Parol evidence of a contemporaneous oral agreement to nullify, or even to qualify, that contract is inadmissible. Knoblauch v. *Page 111 Foglesong, 38 Minn. 352, 37 N.W. 586; Dennis v. Jackson,57 Minn. 286, 59 N.W. 198, 47 A.S.R. 603; Clarke v. Patrick,60 Minn. 269, 62 N.W. 284; Lake Harriet State Bank v. Miller,138 Minn. 481, 164 N.W. 989; 1 Dunnell, Minn. Dig. (2 ed.) § 1012, n. 59, and 2 Dunnell, Minn. Dig. (2 ed. Supp.) § 3368, n. 47. So an indorser cannot show that an unconditional indorsement was intended only to transfer title, and that there was an oral agreement that it was intended to have been "without recourse." Youngberg v. Nelson, 51 Minn. 172, 53 N.W. 629,38 A.S.R. 497.
Counsel for defendant misunderstand Henry Simons Lbr. Co. v. Schnobrich, 159 Minn. 116, 119, 198 N.W. 406, 407, where it was said that whether a promissory note was taken in part payment for building materials could be proved by parol "just as want of consideration or the accommodation character of paper may be shown." There was no written contract settling that point. The suit was not on the note against either maker or indorser, and so no question as to the liability on the note of any party thereto.
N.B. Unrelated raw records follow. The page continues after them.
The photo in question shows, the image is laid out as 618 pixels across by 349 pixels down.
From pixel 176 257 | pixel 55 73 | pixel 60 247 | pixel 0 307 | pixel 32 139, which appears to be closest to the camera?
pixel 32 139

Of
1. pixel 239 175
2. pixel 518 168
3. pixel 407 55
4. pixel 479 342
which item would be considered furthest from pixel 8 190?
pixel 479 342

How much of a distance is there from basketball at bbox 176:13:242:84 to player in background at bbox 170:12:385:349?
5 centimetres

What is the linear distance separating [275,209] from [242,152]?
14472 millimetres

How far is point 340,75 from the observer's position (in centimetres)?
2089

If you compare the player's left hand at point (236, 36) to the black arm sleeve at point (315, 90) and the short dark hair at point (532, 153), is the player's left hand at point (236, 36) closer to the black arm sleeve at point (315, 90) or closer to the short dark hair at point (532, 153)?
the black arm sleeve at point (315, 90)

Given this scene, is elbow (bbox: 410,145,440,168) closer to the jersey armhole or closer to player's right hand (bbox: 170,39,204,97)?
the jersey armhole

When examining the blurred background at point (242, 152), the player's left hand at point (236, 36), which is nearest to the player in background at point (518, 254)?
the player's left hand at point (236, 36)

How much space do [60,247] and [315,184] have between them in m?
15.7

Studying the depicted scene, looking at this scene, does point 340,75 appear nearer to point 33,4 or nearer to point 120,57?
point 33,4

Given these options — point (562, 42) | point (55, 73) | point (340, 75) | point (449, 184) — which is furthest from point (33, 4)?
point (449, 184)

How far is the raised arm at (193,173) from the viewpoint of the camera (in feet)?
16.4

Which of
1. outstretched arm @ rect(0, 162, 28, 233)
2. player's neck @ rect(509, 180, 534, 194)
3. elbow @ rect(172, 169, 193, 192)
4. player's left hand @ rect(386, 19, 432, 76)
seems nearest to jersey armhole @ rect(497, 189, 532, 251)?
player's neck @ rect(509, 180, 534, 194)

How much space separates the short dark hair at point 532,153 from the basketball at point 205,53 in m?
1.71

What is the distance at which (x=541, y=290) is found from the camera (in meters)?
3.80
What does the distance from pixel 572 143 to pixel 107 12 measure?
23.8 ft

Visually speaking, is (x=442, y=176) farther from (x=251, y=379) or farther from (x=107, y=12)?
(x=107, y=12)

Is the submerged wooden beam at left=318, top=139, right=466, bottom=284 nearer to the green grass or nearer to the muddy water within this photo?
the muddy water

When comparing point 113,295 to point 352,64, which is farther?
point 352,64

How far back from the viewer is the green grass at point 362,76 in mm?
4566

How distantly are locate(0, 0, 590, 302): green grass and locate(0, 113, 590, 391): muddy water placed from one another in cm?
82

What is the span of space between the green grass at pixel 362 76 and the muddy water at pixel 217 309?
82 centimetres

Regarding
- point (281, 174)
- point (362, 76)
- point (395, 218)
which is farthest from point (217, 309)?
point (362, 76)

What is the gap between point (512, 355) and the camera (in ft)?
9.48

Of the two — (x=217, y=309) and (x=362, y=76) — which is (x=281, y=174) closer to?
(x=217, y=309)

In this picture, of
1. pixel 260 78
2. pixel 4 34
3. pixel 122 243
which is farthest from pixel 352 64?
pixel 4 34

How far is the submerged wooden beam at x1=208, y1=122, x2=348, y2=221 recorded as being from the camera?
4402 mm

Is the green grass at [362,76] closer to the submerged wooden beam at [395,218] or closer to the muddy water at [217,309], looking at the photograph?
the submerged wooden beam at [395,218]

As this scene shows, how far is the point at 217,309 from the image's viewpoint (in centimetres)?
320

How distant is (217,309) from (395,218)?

Obviously, the case is not relevant to the present issue.
2. There is no bill of sale or other written contract evidencing the automobile trade between plaintiff and defendant. Defendant's indorsement of the certificate is the only part of the contract that was reduced to writing. So, while parol proof was competent to show all of the agreement that was in parol, it could not go to the extent of cutting down or qualifying that part of the contract, the indorsement, which was in writing. Backus v. Sternberg, 59 Minn. 403,61 N.W. 335; H. H. King Co. v. Dahl, 82 Minn. 240, 84 N.W. 737; Samuel H. Chute Co. v. Latta, 123 Minn. 69, 142 N.W. 1048. Compare Thiem v. Eckert, 165 Minn. 379, 206 N.W. 721.
Plaintiff's motion for directed verdict should have been granted. Now there must be judgment for plaintiff notwithstanding the verdict. Accordingly, the order appealed from must be reversed with directions to enter judgment for plaintiff for the amount of the certificate with interest and costs.